## Enunciado da tarefa
Reproduza integralmente o texto apresentado, sem qualquer alteração.

## Texto apresentado

E afirmar que não se conhecem «as datas dos factos que lhe estão imputados, nem quais são as pessoas envolvidas na atividade ilícita, nem quem foram os adquirentes dos produtos estupefacientes com que o arguido terá lidado» é, decerto, um lapso de escrita!
Assim o consideramos porquanto a mera leitura da pronúncia (que no essencial reproduz a acusação) permite identificar, com completude e clareza, as mais de cinco dezenas de transações ou cedências de substância estupefacientes ilícitas feitas pela recorrente a terceiros, situadas no tempo, no espaço. Ali estando também identificados os destinatários de tais produtos!
Aporta ainda a recorrente inexistirem os perigos sustentadores da medida de coação aplicada, apesar de o despacho recorrido se reportar a um só: perigo de continuação da atividade criminosa!

## Os dados
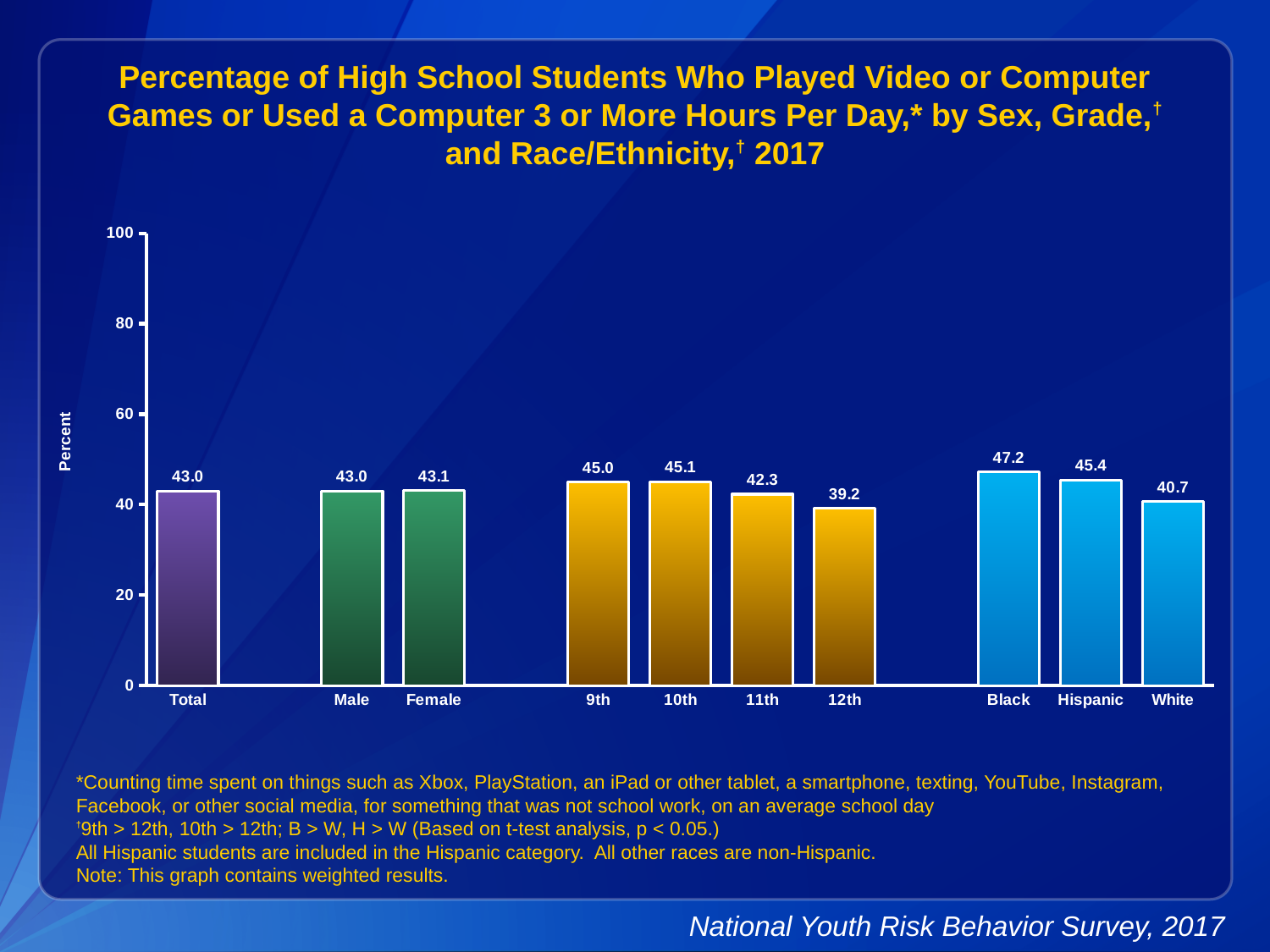
What is the value for Hispanic students? 45.4 What is the value for 12th grade? 39.2 How many bars are shown in the chart? 10 What is the value for Female? 43.1 Which category has the highest value? Black What is the difference between the values for Black and White? 6.5 What is the value for Total? 43.0 Which is larger, the value for 10th grade or the value for 11th grade? 10th Which category has the lowest value? 12th What is the difference between the values for 9th and 12th grade? 5.8 What kind of chart is shown on the slide? Bar chart What is the label of the y axis? Percent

## Resposta
E afirmar que não se conhecem «as datas dos factos que lhe estão imputados, nem quais são as pessoas envolvidas na atividade ilícita, nem quem foram os adquirentes dos produtos estupefacientes com que o arguido terá lidado» é, decerto, um lapso de escrita!
Assim o consideramos porquanto a mera leitura da pronúncia (que no essencial reproduz a acusação) permite identificar, com completude e clareza, as mais de cinco dezenas de transações ou cedências de substância estupefacientes ilícitas feitas pela recorrente a terceiros, situadas no tempo, no espaço. Ali estando também identificados os destinatários de tais produtos!
Aporta ainda a recorrente inexistirem os perigos sustentadores da medida de coação aplicada, apesar de o despacho recorrido se reportar a um só: perigo de continuação da atividade criminosa!